Hi,
One of my utmost features that I wanted to get into elasticsearch is now
on master. ElasticSearch was built from the ground up to work well in cloud
environments (and of course, outside the cloud as well), and now this vision
is fully realized.
The first support is allowing to use the cloud as a gateway storage. This
means that Amazon S3, Rackspace CloudFiles, or Azure Blob can be used to
store both the cluster meta data and each index information (index files and
transaction logs). This support really make sense and, at the end saves you
money ;). The saving money part comes from the fact that the index is stored
locally (no need for EBS) and automatically mirrored to S3 / CloudFiles.

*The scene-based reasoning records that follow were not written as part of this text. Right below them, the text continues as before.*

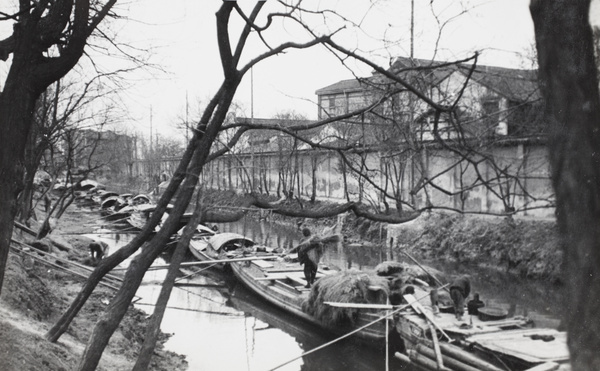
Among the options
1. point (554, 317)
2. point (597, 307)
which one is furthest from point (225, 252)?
point (597, 307)

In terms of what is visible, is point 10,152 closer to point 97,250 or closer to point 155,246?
point 155,246

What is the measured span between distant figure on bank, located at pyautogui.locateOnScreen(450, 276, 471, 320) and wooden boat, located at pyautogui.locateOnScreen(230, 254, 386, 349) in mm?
1878

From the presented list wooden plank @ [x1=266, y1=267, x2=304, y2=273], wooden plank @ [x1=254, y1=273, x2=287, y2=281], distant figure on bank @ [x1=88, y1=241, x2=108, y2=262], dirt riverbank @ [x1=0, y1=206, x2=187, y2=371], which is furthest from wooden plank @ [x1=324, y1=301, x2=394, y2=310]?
distant figure on bank @ [x1=88, y1=241, x2=108, y2=262]

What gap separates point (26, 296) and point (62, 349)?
213 centimetres

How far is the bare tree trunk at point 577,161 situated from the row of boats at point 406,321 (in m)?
5.07

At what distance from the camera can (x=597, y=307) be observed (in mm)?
1509

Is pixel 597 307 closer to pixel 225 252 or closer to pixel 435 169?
pixel 225 252

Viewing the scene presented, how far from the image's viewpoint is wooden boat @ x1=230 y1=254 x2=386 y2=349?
40.4 ft

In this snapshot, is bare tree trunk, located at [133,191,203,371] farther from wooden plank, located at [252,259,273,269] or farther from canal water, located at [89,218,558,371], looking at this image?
Result: wooden plank, located at [252,259,273,269]

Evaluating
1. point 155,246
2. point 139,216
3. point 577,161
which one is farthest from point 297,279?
point 139,216

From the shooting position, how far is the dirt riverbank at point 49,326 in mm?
6238

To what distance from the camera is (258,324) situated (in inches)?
594

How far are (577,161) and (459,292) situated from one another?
384 inches

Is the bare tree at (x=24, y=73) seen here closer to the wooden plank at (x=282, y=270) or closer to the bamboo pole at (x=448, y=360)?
the bamboo pole at (x=448, y=360)
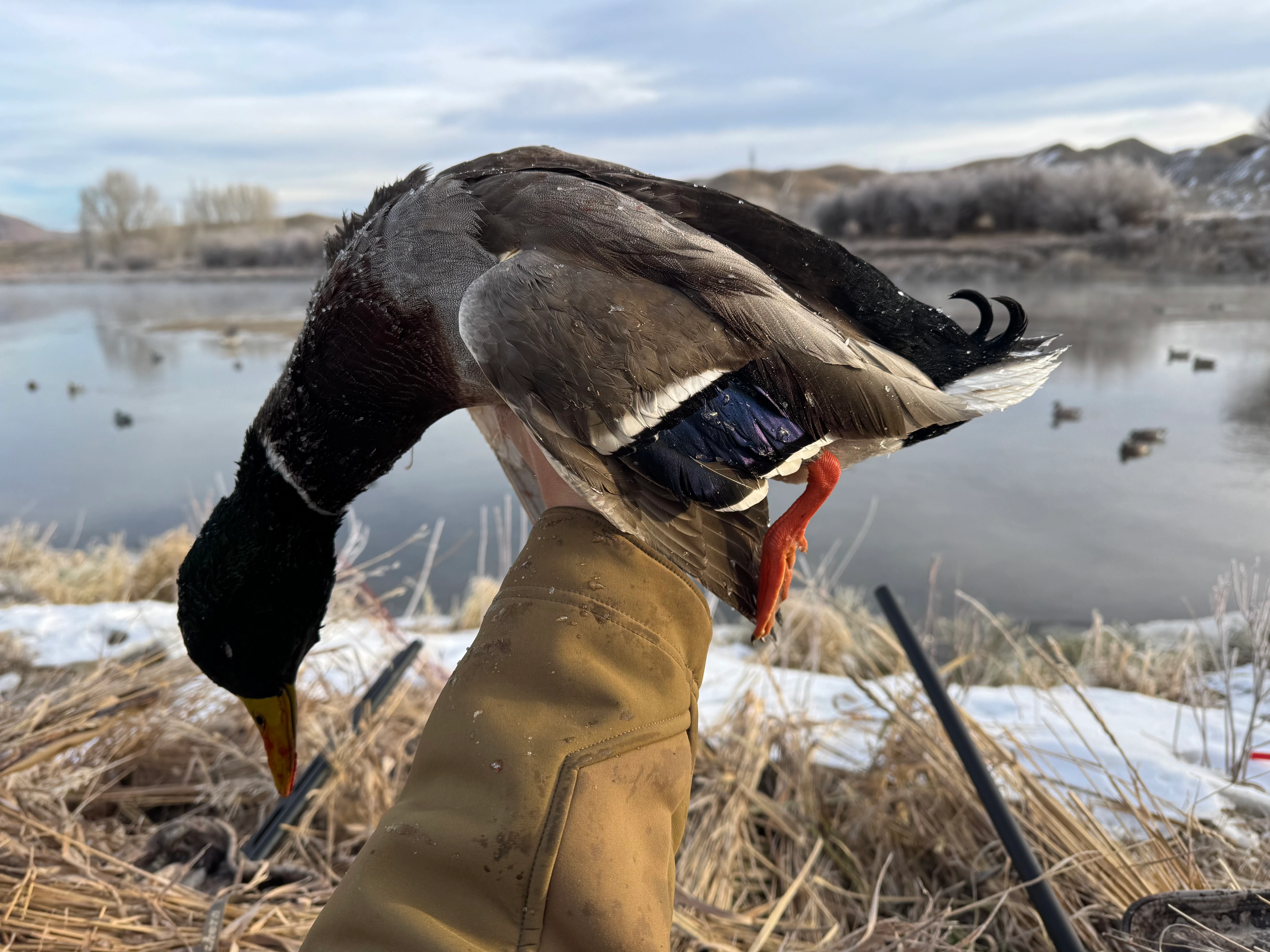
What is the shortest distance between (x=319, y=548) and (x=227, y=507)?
18cm

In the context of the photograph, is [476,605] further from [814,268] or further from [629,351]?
[629,351]

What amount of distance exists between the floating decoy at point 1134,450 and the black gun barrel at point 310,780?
20.0ft

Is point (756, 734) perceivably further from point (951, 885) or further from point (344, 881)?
point (344, 881)

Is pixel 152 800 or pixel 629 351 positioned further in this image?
pixel 152 800

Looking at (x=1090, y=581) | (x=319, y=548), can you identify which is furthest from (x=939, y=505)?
(x=319, y=548)

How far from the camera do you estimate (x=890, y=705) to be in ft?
9.16

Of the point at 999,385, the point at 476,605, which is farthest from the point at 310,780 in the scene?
the point at 476,605

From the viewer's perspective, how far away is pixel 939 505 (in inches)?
242

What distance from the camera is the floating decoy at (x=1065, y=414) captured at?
685 cm

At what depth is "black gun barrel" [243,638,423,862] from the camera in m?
1.83

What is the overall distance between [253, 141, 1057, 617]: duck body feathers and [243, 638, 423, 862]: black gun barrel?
0.94m

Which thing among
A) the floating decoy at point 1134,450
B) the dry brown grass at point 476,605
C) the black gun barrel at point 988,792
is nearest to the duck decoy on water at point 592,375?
the black gun barrel at point 988,792

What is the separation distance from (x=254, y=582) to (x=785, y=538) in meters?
0.94

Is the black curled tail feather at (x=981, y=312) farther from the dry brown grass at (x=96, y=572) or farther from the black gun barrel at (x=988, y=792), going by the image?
the dry brown grass at (x=96, y=572)
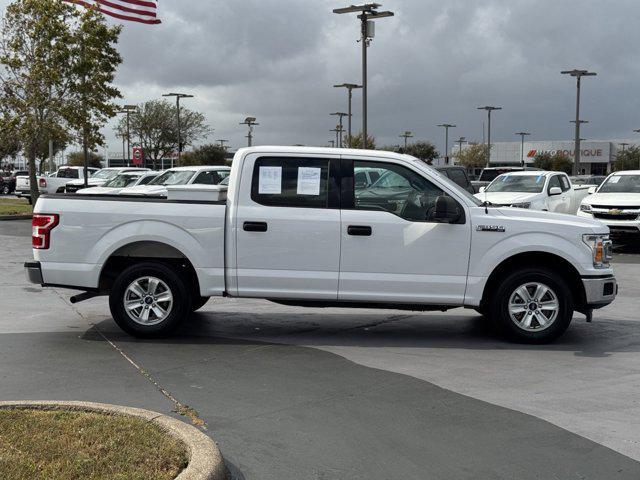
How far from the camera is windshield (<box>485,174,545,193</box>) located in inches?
781

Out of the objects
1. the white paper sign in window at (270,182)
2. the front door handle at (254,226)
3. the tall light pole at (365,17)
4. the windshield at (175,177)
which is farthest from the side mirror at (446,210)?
the tall light pole at (365,17)

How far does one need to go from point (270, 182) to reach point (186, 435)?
3.83 meters

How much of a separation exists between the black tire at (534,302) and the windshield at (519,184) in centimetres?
1220

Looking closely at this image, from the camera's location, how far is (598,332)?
8.73 m

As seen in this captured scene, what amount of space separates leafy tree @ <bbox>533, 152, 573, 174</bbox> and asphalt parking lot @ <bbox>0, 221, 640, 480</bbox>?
276 feet

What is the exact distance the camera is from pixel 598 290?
7.87 meters

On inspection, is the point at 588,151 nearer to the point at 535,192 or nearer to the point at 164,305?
the point at 535,192

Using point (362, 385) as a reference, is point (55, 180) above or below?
above

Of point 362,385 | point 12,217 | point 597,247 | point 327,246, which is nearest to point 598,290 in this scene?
point 597,247

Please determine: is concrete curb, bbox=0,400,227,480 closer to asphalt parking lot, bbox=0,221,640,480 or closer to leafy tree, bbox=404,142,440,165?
asphalt parking lot, bbox=0,221,640,480

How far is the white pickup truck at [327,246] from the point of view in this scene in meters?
7.79

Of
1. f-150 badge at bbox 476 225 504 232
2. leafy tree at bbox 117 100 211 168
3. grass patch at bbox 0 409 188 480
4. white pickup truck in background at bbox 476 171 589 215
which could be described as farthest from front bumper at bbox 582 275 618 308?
leafy tree at bbox 117 100 211 168

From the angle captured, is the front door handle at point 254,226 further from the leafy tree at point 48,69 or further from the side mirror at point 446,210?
the leafy tree at point 48,69

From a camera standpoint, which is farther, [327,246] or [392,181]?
[392,181]
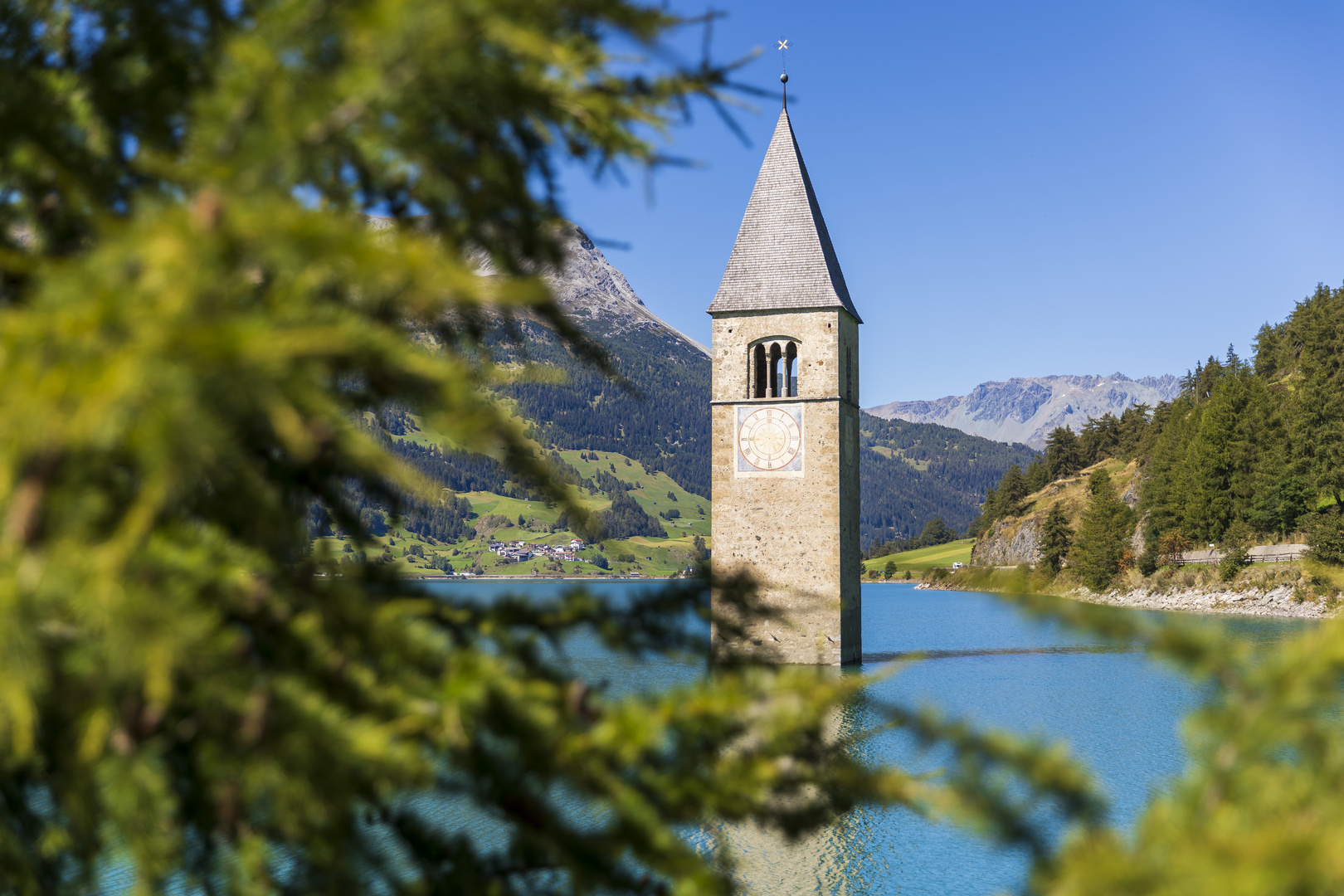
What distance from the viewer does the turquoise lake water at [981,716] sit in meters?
5.23

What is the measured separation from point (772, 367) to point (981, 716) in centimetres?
1371

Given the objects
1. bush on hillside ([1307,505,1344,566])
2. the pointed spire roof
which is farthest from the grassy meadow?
the pointed spire roof

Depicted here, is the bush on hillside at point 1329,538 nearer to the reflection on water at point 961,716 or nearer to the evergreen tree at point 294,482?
the reflection on water at point 961,716

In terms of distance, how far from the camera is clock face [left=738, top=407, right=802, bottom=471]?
98.2 ft

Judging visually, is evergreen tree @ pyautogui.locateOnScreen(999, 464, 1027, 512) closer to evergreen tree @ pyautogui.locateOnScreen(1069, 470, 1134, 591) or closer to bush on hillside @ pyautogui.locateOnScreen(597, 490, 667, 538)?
evergreen tree @ pyautogui.locateOnScreen(1069, 470, 1134, 591)

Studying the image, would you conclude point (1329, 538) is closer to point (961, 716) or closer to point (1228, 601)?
point (1228, 601)

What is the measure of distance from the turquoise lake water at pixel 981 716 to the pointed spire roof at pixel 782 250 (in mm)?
11411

The second support, and one of the reasons for the new Zen discovery
module (which is the default in master and future elasticsearch releases),
is the ability to use the cloud information for auto discovery of nodes. In
most cloud environments, multicast is disabled. This means that a gossip
routed needs to be defined with an elastic ip, and just for HA, more nodes
need to be defined. With the elasticsearch cloud discovery, all nodes are
created equal, no need for elastic IPs, or special nodes!.
Here is a simple configuration for Amazon (works on RackSpace as well...)
that stores the data on S3 and uses EC2 to discovery nodes:
cloud:
account:
key:
type: aws
discovery:
type: cloud
gateway:
type: cloud
cloud:
container: YourContainerNameHere
Just replace "aws with "rackspace" to work with rackspace (cross cloud
support is done using the excellent jclouds APIs).
Feature Issues Are:
http://github.com/elasticsearch/elasticsearch/issues/closed#issue/163
http://github.com/elasticsearch/elasticsearch/issues/closed#issue/164
Enjoy!
shay.banon